Others have answered that when the hot and cold gases are in contact, they redistribute their energies very fast, so you won't be able to feel their temperatures separately, but only as a temperature of the mixture. But how fast? Would we feel anything, in the very short time even before the gases have redistributed their energies?
To answer that, we need to understand how fast this heating/cooling happens, compared to this redistribution of energies. Let's look at some numbers.
You need $800-1000^\circ\:C$ to cremate a human body. But you cannot go higher than $1530^\circ\:C$, since nitrogen in the air could ignite. Consider a box of volume 2 m^3 separated by an adiabatic partition. On one side of the partition, we heat the air to 1000 C, and on the other side, we cool the air to 0 C. Let the partition be removed at t=0.
First, let's get an idea of how much time it takes for the hot air to diffuse to the cold air side. Would it be slow, like smoke entering a room, or would it be instantaneous, like an explosion?
For an air parcel sitting in the hot compartment, the momentum equation is given by:
$$\rho\dfrac{du}{dt}=\dfrac{dP}{dx}$$
where $\rho $ is the density of air, $u$ is horizontal velocity, $P$ is the pressure.
Here only the pressure gradient force is written on the RHS since all other terms are negligible. For air, ideal gas law $PV=nRT$, $\rho=\:1 kg/m^3$, assuming one mole of gas and unit volume, we obtain:
\begin{align*}
\dfrac{du}{dt}&=\dfrac{1}{\rho}\dfrac{dP}{dx}\\
&=\dfrac{1}{\rho}\dfrac{P_1-P_2}{dx}\\
&=\dfrac{1}{\rho}nR\dfrac{T_1-T_2}{V\:dx}\\
&=\dfrac{1}{1\:kg\:m^{-3}}1\:(mol)\:8.314\:(J\:mol^{-1}\:K^{-1})\dfrac{1000\:K}{1\:(m^3)\:1\:(m)}\\
&=\:8314 ms^{-2}
\end{align*}
With this, the time the parcel takes to reach the other end of the 2m box starting from rest is $\bf{\sqrt{2*2\:(m)/8314\:(m/s^2)}=0.02\:seconds}$. That's more like an explosion. For reference, the blink of an eye takes 0.1 seconds.
Assuming that the order of magnitude of the mixing of energies and this spatial mixing is the same, the time scale of mixing is one-hundredth of a second.
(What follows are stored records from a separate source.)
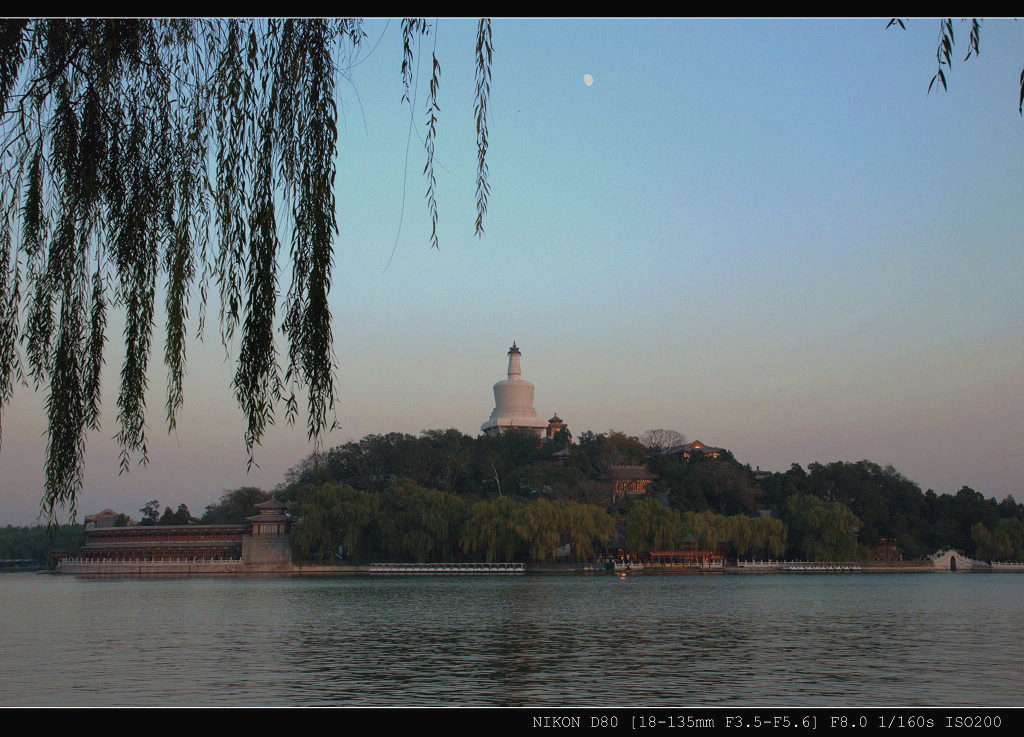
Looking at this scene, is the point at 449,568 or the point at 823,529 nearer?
the point at 823,529

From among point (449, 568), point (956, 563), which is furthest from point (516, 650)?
point (956, 563)

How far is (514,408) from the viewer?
85875mm

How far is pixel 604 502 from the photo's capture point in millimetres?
58656

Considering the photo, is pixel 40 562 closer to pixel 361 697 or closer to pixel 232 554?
pixel 232 554

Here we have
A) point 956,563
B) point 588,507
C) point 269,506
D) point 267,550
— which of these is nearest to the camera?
point 588,507

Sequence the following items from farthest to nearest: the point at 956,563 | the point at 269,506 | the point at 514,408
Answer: the point at 514,408
the point at 956,563
the point at 269,506

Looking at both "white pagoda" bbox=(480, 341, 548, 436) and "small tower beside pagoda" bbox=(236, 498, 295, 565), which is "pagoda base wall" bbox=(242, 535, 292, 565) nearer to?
"small tower beside pagoda" bbox=(236, 498, 295, 565)

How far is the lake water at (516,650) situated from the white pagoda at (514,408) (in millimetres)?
48804

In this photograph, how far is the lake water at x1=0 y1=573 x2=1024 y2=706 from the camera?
13.3 meters

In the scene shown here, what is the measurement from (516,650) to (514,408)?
223 ft

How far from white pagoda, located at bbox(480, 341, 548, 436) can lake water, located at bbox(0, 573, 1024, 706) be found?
48.8 metres

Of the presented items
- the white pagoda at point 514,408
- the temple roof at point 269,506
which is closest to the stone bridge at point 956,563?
the white pagoda at point 514,408

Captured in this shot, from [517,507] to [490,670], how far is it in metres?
35.1
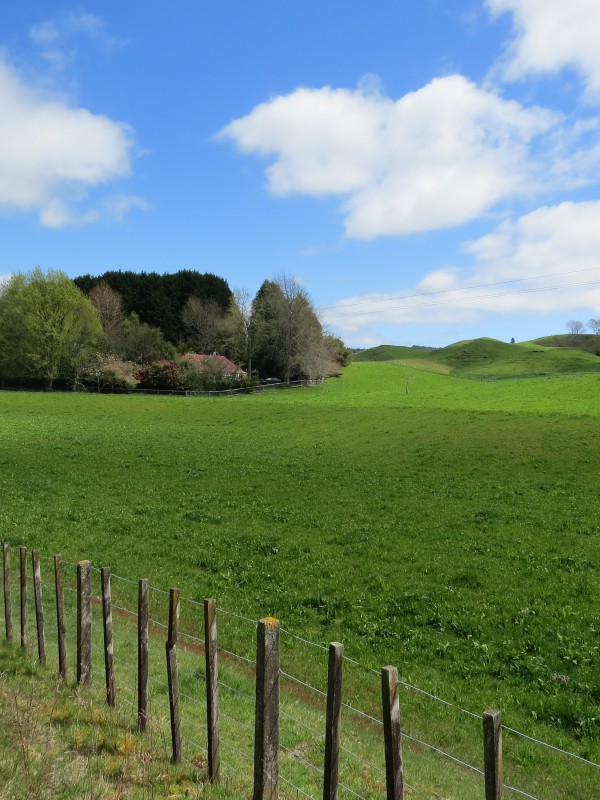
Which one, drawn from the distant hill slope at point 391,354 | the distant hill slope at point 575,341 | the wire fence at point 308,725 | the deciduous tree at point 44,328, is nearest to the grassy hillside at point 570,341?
the distant hill slope at point 575,341

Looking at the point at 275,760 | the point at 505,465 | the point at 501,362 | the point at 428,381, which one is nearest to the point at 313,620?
the point at 275,760

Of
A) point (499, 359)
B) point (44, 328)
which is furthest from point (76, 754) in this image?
point (499, 359)

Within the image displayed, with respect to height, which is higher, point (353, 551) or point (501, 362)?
point (501, 362)

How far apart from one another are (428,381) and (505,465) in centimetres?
6334

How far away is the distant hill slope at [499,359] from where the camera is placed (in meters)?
102

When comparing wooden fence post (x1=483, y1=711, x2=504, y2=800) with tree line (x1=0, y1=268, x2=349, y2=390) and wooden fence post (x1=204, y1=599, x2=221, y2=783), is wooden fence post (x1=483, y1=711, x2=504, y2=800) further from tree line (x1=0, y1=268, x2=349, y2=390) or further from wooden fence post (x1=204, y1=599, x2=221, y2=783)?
tree line (x1=0, y1=268, x2=349, y2=390)

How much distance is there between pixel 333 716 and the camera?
13.9 ft

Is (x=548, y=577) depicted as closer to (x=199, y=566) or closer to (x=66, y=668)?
(x=199, y=566)

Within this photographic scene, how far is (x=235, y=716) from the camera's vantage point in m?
7.74

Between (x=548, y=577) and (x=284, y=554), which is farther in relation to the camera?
(x=284, y=554)

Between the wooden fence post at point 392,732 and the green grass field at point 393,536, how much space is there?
4.02 meters

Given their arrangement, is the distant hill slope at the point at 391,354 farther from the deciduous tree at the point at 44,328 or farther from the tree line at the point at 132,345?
the deciduous tree at the point at 44,328

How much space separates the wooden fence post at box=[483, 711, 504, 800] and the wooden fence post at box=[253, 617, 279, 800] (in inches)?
64.2

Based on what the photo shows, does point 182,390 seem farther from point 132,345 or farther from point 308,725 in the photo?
point 308,725
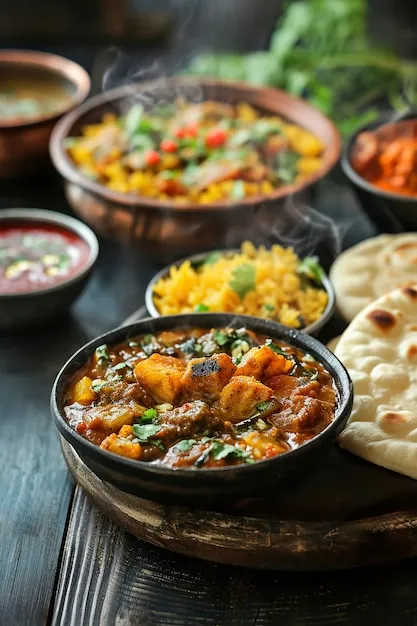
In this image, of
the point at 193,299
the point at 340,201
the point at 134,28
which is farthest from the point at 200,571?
the point at 134,28

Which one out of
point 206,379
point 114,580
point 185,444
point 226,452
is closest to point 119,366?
point 206,379

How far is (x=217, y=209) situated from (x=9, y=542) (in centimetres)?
186

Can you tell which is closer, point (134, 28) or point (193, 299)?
point (193, 299)

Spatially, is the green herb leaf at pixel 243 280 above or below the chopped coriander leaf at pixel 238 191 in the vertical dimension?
above

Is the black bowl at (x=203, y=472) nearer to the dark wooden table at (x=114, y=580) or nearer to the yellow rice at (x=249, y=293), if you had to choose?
the dark wooden table at (x=114, y=580)

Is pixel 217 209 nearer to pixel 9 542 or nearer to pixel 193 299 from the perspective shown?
pixel 193 299

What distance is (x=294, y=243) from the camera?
15.1 ft

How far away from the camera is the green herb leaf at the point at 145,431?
2.88m

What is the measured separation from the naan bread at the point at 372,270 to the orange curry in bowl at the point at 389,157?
0.46 metres

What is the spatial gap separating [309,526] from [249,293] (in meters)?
1.20

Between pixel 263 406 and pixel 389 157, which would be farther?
pixel 389 157

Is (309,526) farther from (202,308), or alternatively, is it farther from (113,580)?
(202,308)

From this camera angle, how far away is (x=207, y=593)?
2949mm

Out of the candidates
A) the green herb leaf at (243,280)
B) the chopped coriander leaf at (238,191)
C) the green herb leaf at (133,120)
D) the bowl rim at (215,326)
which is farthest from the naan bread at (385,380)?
the green herb leaf at (133,120)
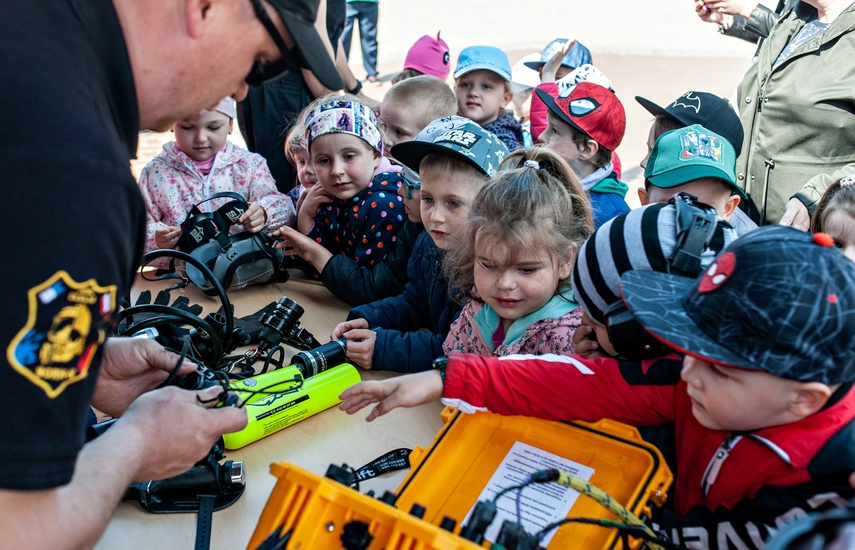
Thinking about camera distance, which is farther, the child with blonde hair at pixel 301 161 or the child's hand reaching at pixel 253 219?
the child with blonde hair at pixel 301 161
Now, how much energy does it take for the $1000^\circ\: C$ air to warm your body by 1 degree?
\begin{align*}
Q&=mc\Delta T\\
&=70\:(kg)\:4186\:(Jkg^{-1}K^{-1}) 1\:(K)\\
&\approx 300\:kJ
\end{align*}
The equation for convective heat transfer is given by:
\begin{align*}
\dot{Q}&=hA\Delta T\\
&\approx 20\:(W/m^2K)\:2\:(m^2)\:1000\:(K)\\
&\approx 40\:kW
\end{align*}
Time it takes to heat the human by $\bf{1^\circ C=300/40\:s=7.5\:seconds}$
It takes $7.5$ seconds for the air to heat the body by just 1 degree, but just $0.02$ seconds for the air from the bottom compartment to reach the other side of the box. So forget about heating $1000^\circ\:C$, the mixing is at least 2 orders of magnitude faster.
The minimum temperature difference sensible for humans is 0.05 K. Plugging in this instead of 1 in the equation gives 0.38 seconds of exposure, but still mixing would have happened much before that.
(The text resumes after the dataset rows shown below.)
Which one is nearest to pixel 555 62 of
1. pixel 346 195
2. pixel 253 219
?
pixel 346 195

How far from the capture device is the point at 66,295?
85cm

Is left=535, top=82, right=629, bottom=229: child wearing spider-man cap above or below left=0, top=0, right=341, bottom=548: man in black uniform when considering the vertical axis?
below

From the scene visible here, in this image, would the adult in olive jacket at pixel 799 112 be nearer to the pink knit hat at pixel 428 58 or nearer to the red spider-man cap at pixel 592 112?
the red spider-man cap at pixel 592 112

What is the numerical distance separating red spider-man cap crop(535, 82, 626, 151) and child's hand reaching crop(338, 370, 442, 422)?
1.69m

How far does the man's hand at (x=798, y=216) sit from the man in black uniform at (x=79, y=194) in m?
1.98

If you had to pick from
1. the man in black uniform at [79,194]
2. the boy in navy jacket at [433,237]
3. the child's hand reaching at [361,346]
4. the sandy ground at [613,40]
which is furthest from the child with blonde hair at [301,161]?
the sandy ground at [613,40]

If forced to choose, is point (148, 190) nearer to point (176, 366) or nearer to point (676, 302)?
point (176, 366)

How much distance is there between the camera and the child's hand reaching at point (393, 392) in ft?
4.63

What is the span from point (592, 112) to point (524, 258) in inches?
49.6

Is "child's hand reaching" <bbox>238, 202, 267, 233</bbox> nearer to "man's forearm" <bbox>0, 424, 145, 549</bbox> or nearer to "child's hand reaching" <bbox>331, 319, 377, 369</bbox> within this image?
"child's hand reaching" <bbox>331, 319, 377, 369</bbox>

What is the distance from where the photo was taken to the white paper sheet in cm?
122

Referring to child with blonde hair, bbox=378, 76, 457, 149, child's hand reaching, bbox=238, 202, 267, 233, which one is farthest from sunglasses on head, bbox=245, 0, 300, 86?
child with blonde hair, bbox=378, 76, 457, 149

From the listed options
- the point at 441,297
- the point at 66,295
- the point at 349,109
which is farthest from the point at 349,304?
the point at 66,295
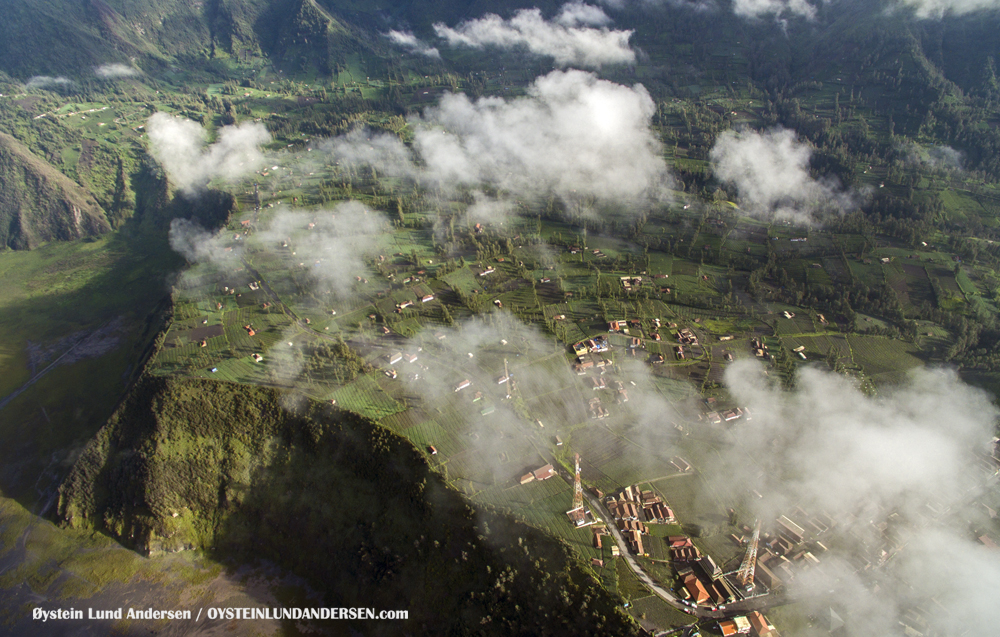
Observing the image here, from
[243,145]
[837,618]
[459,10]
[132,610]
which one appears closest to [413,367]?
[132,610]

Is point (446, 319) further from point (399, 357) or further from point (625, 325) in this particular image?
point (625, 325)

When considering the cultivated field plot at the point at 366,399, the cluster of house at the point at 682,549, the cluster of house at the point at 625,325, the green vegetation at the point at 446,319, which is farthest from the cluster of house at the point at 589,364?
the cluster of house at the point at 682,549

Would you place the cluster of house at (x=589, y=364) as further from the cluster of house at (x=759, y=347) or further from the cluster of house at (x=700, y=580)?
the cluster of house at (x=700, y=580)

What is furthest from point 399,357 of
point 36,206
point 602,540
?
point 36,206

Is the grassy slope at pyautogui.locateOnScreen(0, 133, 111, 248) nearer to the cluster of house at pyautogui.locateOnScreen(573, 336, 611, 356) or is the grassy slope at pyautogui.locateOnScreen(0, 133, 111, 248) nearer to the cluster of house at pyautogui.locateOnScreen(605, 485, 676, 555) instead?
the cluster of house at pyautogui.locateOnScreen(573, 336, 611, 356)

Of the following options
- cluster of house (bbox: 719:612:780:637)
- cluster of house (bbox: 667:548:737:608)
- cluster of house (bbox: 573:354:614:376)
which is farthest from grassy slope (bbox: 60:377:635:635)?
cluster of house (bbox: 573:354:614:376)

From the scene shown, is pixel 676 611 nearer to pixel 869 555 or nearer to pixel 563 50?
pixel 869 555

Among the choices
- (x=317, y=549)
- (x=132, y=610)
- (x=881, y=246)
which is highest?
(x=881, y=246)
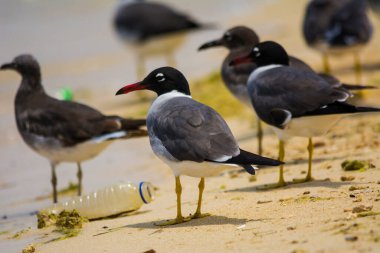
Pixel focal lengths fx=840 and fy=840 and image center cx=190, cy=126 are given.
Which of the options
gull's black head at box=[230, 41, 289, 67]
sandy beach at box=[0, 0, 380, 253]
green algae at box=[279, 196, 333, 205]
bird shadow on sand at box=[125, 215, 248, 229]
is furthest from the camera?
gull's black head at box=[230, 41, 289, 67]

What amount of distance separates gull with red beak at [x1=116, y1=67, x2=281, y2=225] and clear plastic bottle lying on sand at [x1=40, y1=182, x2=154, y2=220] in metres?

TLDR: No, you won't get burned. You won't even feel the temperature change. You won't feel hot and cold gases separately, but only the temperature of the mixed gas.
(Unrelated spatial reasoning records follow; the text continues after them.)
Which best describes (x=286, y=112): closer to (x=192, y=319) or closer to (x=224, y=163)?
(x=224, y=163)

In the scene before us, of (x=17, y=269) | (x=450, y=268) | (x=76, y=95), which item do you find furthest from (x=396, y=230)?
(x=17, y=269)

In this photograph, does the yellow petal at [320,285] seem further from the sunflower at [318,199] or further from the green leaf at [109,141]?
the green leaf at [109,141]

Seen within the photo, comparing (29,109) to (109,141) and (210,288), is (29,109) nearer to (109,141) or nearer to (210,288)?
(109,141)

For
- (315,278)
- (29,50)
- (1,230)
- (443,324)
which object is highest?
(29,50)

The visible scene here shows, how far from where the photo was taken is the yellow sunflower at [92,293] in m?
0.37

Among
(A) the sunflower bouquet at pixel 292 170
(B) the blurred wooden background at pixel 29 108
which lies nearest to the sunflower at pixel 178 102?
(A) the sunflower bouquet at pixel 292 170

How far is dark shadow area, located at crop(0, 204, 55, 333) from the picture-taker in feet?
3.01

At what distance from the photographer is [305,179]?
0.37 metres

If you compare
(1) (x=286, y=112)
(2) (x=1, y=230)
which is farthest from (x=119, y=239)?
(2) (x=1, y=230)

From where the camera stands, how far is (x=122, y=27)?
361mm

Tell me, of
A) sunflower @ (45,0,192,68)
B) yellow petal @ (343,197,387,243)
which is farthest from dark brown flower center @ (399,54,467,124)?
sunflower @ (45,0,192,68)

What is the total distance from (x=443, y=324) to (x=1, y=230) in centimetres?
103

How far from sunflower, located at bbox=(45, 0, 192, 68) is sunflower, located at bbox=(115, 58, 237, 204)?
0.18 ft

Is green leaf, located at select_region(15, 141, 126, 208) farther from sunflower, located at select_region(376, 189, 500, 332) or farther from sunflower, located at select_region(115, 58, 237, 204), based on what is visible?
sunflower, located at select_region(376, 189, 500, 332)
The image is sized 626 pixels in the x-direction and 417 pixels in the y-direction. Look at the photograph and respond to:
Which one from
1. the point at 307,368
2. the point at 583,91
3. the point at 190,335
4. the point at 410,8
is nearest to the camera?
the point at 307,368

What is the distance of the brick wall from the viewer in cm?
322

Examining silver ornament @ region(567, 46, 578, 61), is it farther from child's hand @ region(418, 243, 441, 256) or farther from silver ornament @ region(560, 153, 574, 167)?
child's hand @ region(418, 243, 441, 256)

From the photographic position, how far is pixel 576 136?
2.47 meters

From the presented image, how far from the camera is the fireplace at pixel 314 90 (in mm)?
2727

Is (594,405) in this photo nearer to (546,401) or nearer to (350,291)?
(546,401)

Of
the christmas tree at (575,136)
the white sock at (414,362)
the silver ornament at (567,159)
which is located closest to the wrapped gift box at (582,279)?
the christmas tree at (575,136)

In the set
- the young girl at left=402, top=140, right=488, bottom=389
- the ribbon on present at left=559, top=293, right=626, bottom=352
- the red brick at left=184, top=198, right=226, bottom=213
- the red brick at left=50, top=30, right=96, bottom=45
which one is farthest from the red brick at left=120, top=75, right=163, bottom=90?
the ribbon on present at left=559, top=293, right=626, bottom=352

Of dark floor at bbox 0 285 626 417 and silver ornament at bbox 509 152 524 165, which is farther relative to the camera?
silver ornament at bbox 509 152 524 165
Assumptions: Here only the thermal effects are considered. Effects like mutation happening to DNA due to molecules banging on it are neglected. The human body is at 37 degrees Celsius. m is the mass of the body, c is the specific heat capacity of the body, h is the convective heat transfer coefficient of the surrounding fluid and A is the surface area of the body. For an average human, $m=70\:kg$ and surface area is $\approx 2m^2$, $c=4186\:kJkg^{-1}K^{-1}$ since body is mostly water. $h$ for air is $5-40\:W/m^2 K$, lets assume $20\:W/m^2 K$. Since $T_{surrounding}>>\Delta T_{body}$, the heat transfer is assumed to be linear.